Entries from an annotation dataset
++++
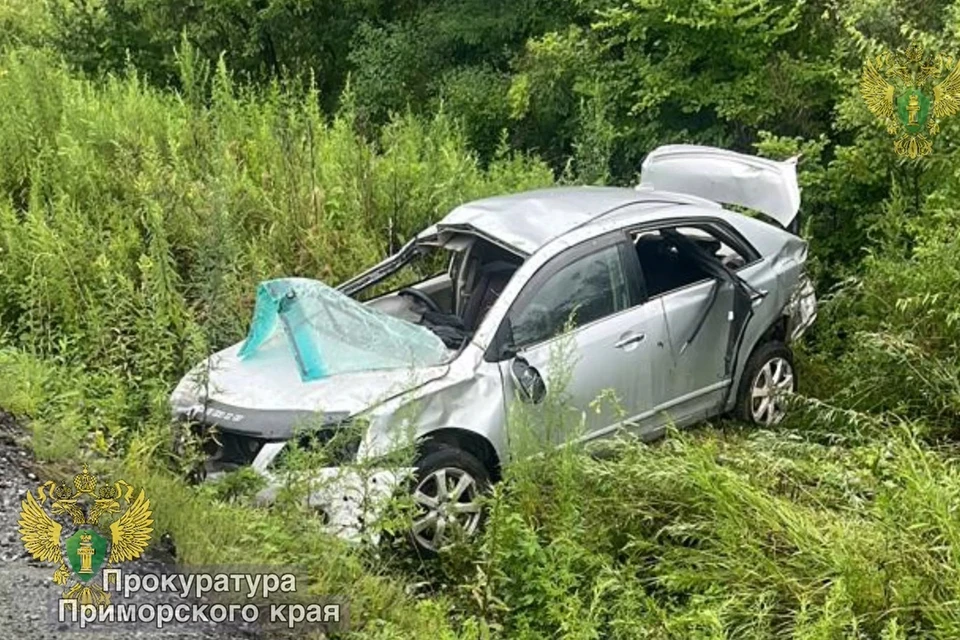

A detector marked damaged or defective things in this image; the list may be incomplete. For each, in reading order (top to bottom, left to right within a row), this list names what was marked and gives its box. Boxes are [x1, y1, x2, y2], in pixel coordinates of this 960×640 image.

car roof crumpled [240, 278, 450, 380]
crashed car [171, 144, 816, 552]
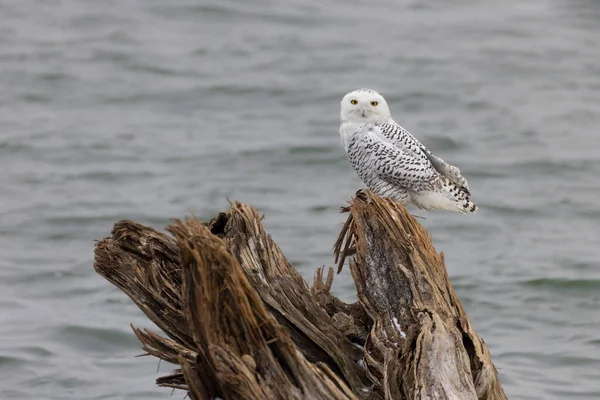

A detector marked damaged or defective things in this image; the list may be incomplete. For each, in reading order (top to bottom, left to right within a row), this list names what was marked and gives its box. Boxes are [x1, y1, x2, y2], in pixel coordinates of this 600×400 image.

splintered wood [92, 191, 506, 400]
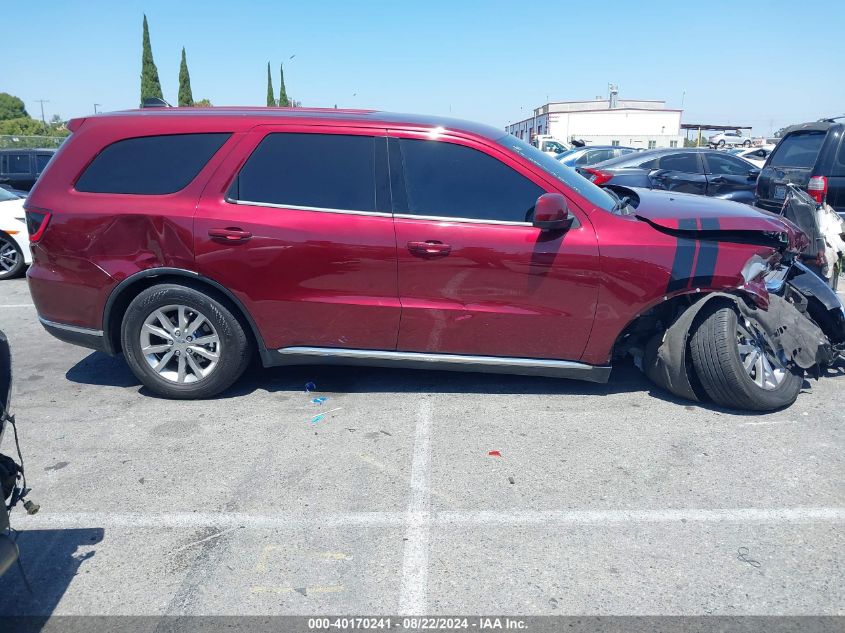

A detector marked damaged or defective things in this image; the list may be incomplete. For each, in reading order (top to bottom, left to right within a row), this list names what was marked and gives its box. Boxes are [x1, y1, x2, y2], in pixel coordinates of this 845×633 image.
++++
Print the whole listing above verbatim, leaving out the pictures.

● Task output:
A detector marked damaged or defective things in this image; the list may be incomplete. For each, in reading order (top to bottom, left to right within a row), this list names what was marked and gives its box. Boxes are [x1, y1, x2, y2], in pixel coordinates of this 960×640 image.

car roof crumpled [240, 278, 450, 380]
crashed car [171, 144, 816, 552]

A detector marked damaged or defective things in this image; the list may be incomplete. For each, in reading order (top to bottom, left to right within a row), this list names what was marked and gives its box. Boxes are [x1, y1, x2, y2], in pixel coordinates of this 600×400 image.

splintered wood [92, 191, 506, 400]

A detector marked damaged or defective things in this image; the list may be incomplete. For each, in reading order (top to bottom, left to right within a row), this list names what was marked and gives its box. Boxes are [x1, y1, x2, y2], in pixel coordinates of this 845×633 image.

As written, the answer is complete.